# Internet speeds



## robut (Aug 22, 2007)

What would be the lowest down load speeds needed to use netflex.

Comcast just raised my fee to $45.00 per mo.I was on a special rate for six mo.
I don't down load much Just emails and perhaps coupons, I use my search eng.
to look up information. But my wife and I are thinking of buying a newer DVD player so we can order movies through the internet.

I don't know the speed I have now but it is fast.

Robut


----------



## kwikfishron (Mar 11, 2010)

I have 4 mb and have no problems with video, at 1 mb I do though.

You can test your speed here. http://www.speedtest.net/


----------



## poppameth (Oct 2, 2008)

At your currently level of service you are fine. Speedtest won't do any good on Comcast because their Powerboost or whatever they call it spikes the download speed for the first minute or so. You get really high results that aren't accurate for prolonged transfer rate. Most importantly, Comcast has a 250GB monthly bandwidth cap, which is way more than most other providers. Streaming movies can eat up your bandwidth in a hurry.


----------



## user1007 (Sep 23, 2009)

I use Clear wireless internet. The 4G service is lightning fast and $45/month gets me unlimited service and bandwith with no caps or slowdowns for excess usage. No contract but I had to buy the modem. It is not available in all areas yet. There is also an option to drop down to 3G service when traveling and 4G is not availed. I just cannot justify the need.


----------



## Marqed97 (Mar 19, 2011)

We have charter communications for cable tv/Internet here...my speed tests run 12-18 mb down and 2-3 mb up. However, where I work (middle of no where) my coworkers all have centurylink DSL. They have told me Netflix streams okay at 1.5mb but not if they're using other devices at the same time. I think Netflix officially says 3mb minimum but it will work at lower speeds.


----------



## rusty baker (Feb 13, 2009)

SOURCE MATERIAL:
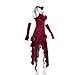 Women's Asymmetrical Hem Fashion Wedding Dress Elegant Flowy Slim Fit Dress Spaghetti Strap Bodycon Dresses (Red,Medium)
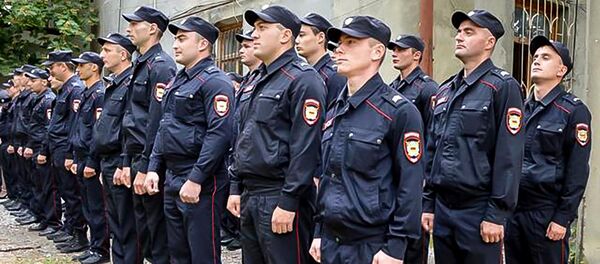 Руководство ГУВД проверило внешний вид личного состава - Sputnik Южная Осетия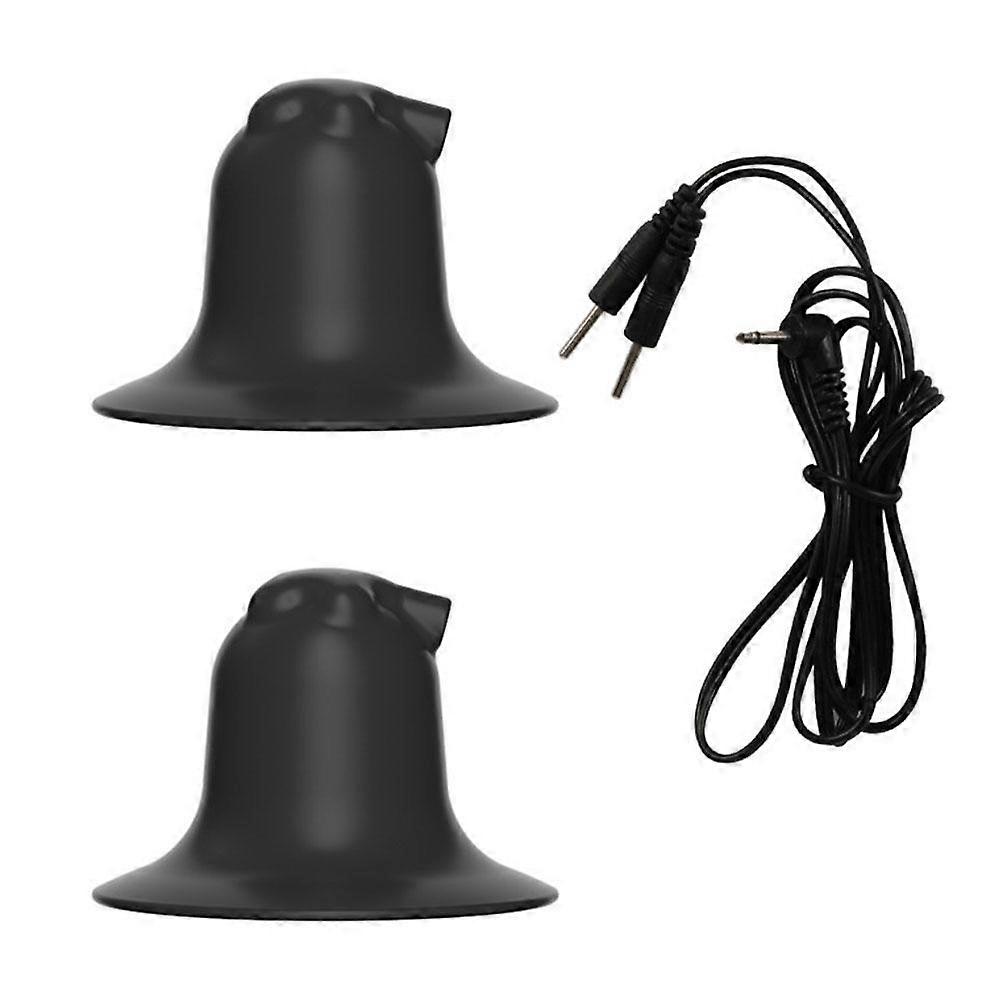 Double Electrode Nipple Clamp Electric Shock Pulse Breast Suction Device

TASK SET:
A – Switch "centurylink" to "Verizon" and give the internet speeds thread again between "## user1007 (Sep" and "at lower speeds.", inclusive.
B – Answer these questions from the internet speeds thread:
(i) To what monthly fee did Comcast raise the first poster's bill?
(ii) What is Comcast's monthly bandwidth cap?
(iii) What speed does kwikfishron have with no problems with video?
The lines have no connection to the internet speeds thread.

RESULTS BY TASK:
A –
## user1007 (Sep 23, 2009)

I use Clear wireless internet. The 4G service is lightning fast and $45/month gets me unlimited service and bandwith with no caps or slowdowns for excess usage. No contract but I had to buy the modem. It is not available in all areas yet. There is also an option to drop down to 3G service when traveling and 4G is not availed. I just cannot justify the need.


----------



## Marqed97 (Mar 19, 2011)

We have charter communications for cable tv/Internet here...my speed tests run 12-18 mb down and 2-3 mb up. However, where I work (middle of no where) my coworkers all have Verizon DSL. They have told me Netflix streams okay at 1.5mb but not if they're using other devices at the same time. I think Netflix officially says 3mb minimum but it will work at lower speeds.

B –
(i) $45.00 per month
(ii) 250GB
(iii) 4 mb